I think they intended to change the very nature of the NHS -from a robust service, serving every person in our country with the healthcare they need, into a just-enough backstop, a last resort which most people will not want to rely upon. Instead, they will take out healthcare insurance, they’ll go private, they’ll pay for healthcare because they’ll have to.
We needed new hospitals and they haven’t provided them, so some NHS hospitals are propped up with supports.
We needed new doctors, and they’ve inserted new staff in their place, who are cheaper to train and cheaper to employ.
Ten years ago we had the best healthcare system in the world. If we want that again, and I believe we do and we can, we need to fight for it. If we don’t, we’re going to lose it.
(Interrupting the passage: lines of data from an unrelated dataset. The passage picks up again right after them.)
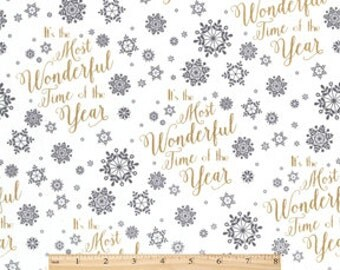 Christmas Cotton Fabric-Wonderful Time Of The Year sold by the yard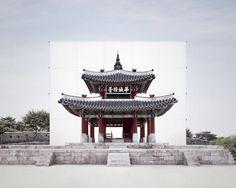 2015 INFINITY: ∞ at Space K (Gwacheon) // MYOUNG HO LEE Heritage #3 - Seojangdae, 2015 photograph 40.9×48.8 in (104×124 cm)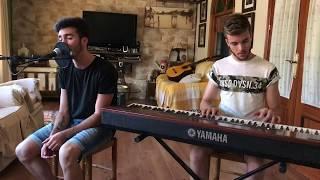 Antonio Jose, Cali y el Dandee - Tu me obligaste (cover) IvanFeria ft. ElPianodeEnrique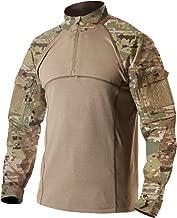 [CQR] ミリタリーシャツ [吸汗速乾・通気・耐摩耗] キャンプ 登山 サバゲー アウトドアシャツ 戦闘服 TOS201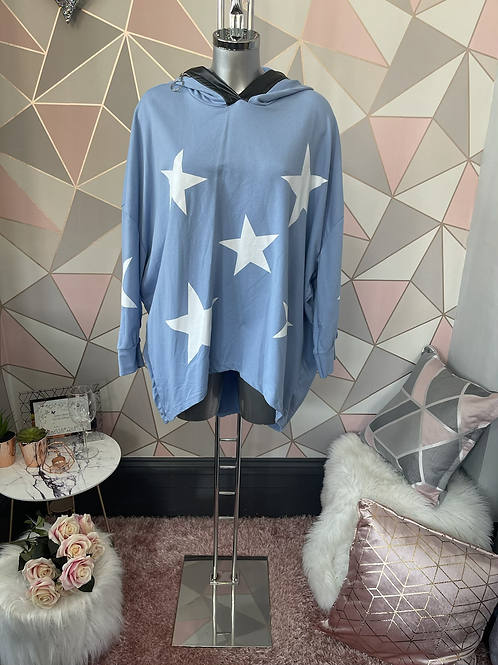 Blue stars hooded top fitting up to a size 22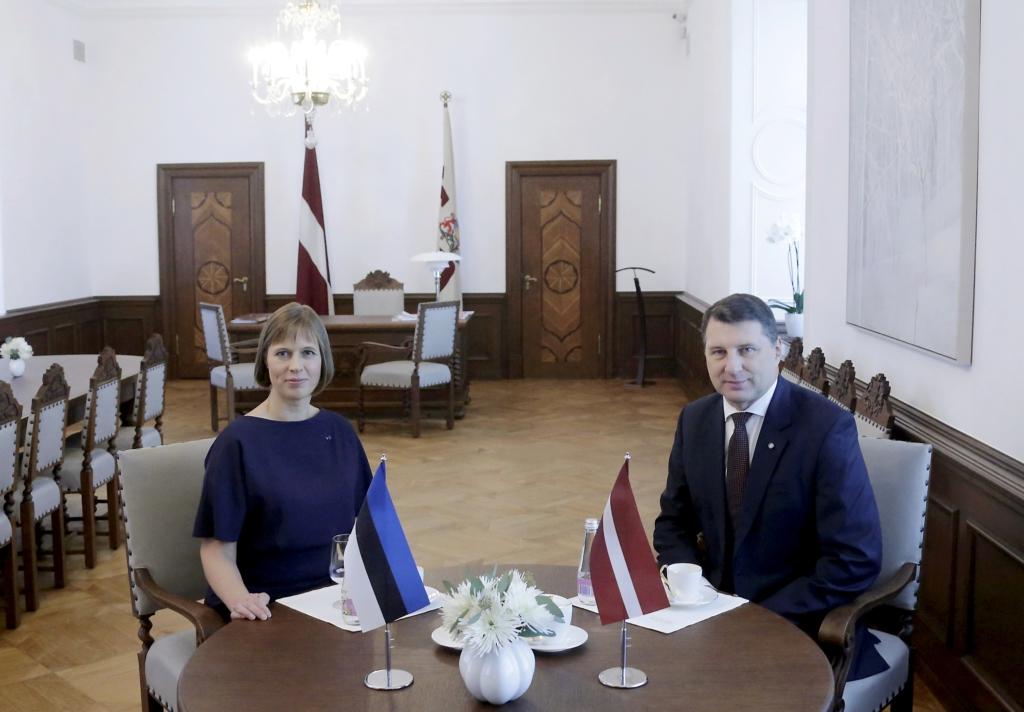 President Kaljulaid Lätis: Mul on hea meel tõdeda, et meil on Lätiga sarnane arusaam Balti riikide koostööst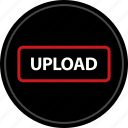 media, music, now, up, upload, video icon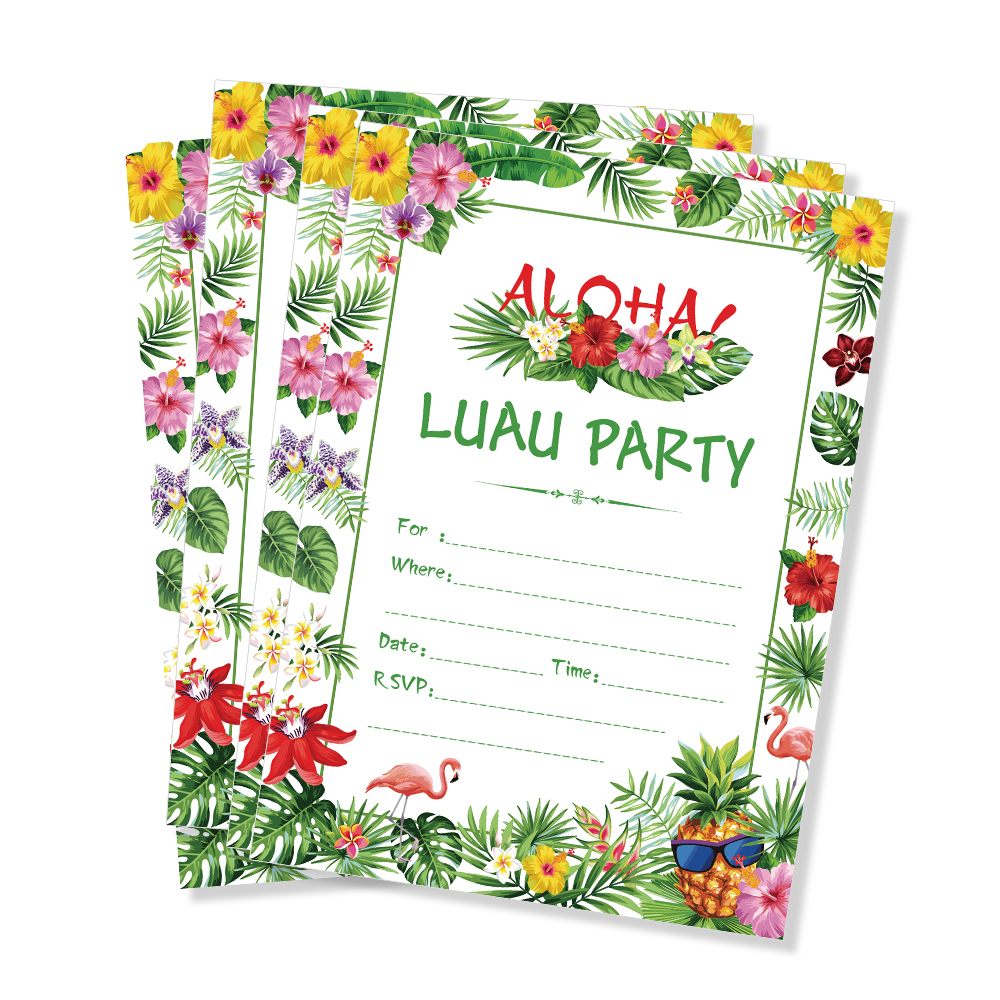 Гавайские приглашения на праздник карты украшения Luau подарки для тематической вечеринки розовые с цветами и зелеными листьями карты Aloha ве...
A few years ago HEE produced a forward look to 2027. Lots of assumptions you could disagree with but I thought it was quite good and could be updated as assumptions changed. Essentially it disappeared without trace and an almost mythical workforce plan was mooted before I retired. I've only seen the headline numbers and frankly, the idea of 60,000 extra doctors alone, is laughable. We are never going to fill these from our schools, so a huge proportion would have to come from overseas and we know how the Tories have weaponised immigration.
Moreover, if you are young and bright do you want the years and costs of training when you can earn ridiculous amounts in finance and tech? And not even touched on affordability. As for 170k more nurses - maybe with forced labour....
I think when PAs came in there was talk of them developing into a quasi-apprentice route to doctor level. Good idea perhaps? Not everyone goes to elite schools or universities. However, in Sunak's hands it does feel more like a Poundland approach to medicine.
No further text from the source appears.